Человек увлеченный, живет богатой духовной жизнью. К нему очень подходят строки из стихотворения любимого им поэта Федора Ивановича Тютчева:
Пускай служить он не умеет,
Боготворить умеет он…
Пьем чай, болтаем о разных разностях. Невольно отмечаю странное обстоятельство: Сорокин с Кобзевым не смотрят один на другого,- в то же время знаю: не было между ними никаких ссор. Я давно, еще с Литературного института, заметил: поэты ревностно относятся к своим собратьям, внимательно следят за творчеством друг друга. Могут всегда сказать, кто, что, где и когда напечатал. У них память на это особенная – знают и помнят всех, но чтобы похвалить кого из коллег, восхититься,- этого я почти не слышал. Говорят примерно так:
– Работает по-своему, есть удачные места, интересные находки, но… все это уже было. Пока он себя не нашел.
Тут главное: забота о себе самом; как бы не выглядеть ругателем, брюзгой,- и видимость объективности сохраняется, и налицо интеллигентность, даже респектабельность человека, стоящего высоко, над всеми.
Сорокин Кобзева знал, читал с интересом, но судил о нем резко, с раздражением.

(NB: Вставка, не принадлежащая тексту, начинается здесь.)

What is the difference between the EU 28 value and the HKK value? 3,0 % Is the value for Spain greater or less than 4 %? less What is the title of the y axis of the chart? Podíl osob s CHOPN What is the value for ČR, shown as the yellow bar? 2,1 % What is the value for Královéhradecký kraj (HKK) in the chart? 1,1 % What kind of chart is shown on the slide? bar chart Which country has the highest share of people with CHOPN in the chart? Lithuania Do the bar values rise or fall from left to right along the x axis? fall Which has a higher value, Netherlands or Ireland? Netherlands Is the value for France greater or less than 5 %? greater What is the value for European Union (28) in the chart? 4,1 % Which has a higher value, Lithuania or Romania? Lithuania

– Слабая, вялая строка! Ничего нового!
Кобзев о Сорокине сам никогда не заговаривал, но если я спрашивал, говорил, хотя и не так резко, но тоже уничтожающе:
– Манерен! Он хочет сказать лучше всех – не получается.
Пытаюсь возражать:
– Помню его еще по Челябинску, он тогда писал интересные стихи. Газета печатала. Друзья рабочие его хвалили и даже гордились своим поэтом.
На это Кобзев замечал:
– Да, вначале он писал лучше. Такое бывает со многими.
Я не спорил. Приходил домой, читал Сорокина, Кобзева, Фирсова, Рубцова, Федорова, Ручьева – сравнивал, пытался разобраться. Действительно, в начальную пору Сорокин писал лучше. Вот строки из его поэмы «Оранжевый журавленок», написанной еще в молодости. Они характерны и для других его стихов того времени:
И звенят журавли,
То ликуя, то плача, Встань пораньше, мой друг, И любого спроси, Кто под этот напев Не поверит в удачу На багряной моей, На озерной Руси!А вот как он стал писать почти двадцать лет спустя:
Цепи, Кепи, Шляпы. Рукавицы. – Няньчай бронированного фрица! – Отглумился! – Сволочь! – Отрыгал! – Спесь ему перекует Урал!Это из поэмы «Огонь». Для человека, сведущего в металлургии, еще кое-как понятно: переплавляют на металл немецкие танки, а всем остальным читателям… Разгадай ребус.
Не этими стихами подкупил он всех, кто рекомендовал его руководить поэтическим разделом «Современника», а теми, ранними. Сорокину было за сорок – возраст для поэта зрелый, пора уже и встать на свою дорогу. Есенин на что был новатор, перепробовал много приемов и методов, но и тот сказал: «В последнее время я в смысле формы все больше тяготею к Пушкину».
Сорокин тяготел к авангардистам, им все больше обуревала страсть ломать, крушить старое и на обломках прошлых достижений воздвигнуть нечто такое, что бы удивило всех, поразило, огорошило.
В свое время Маяковский тоже ломал и крушил. Но талант его был настолько могуч, что и в крошеве раздробленных хореев, раскромсанных фраз, ярко светилось его дарование:
Мы распнем карандаш на листе, чтобы шелест страниц, как шелест знамен, надо лбами годов шелестел.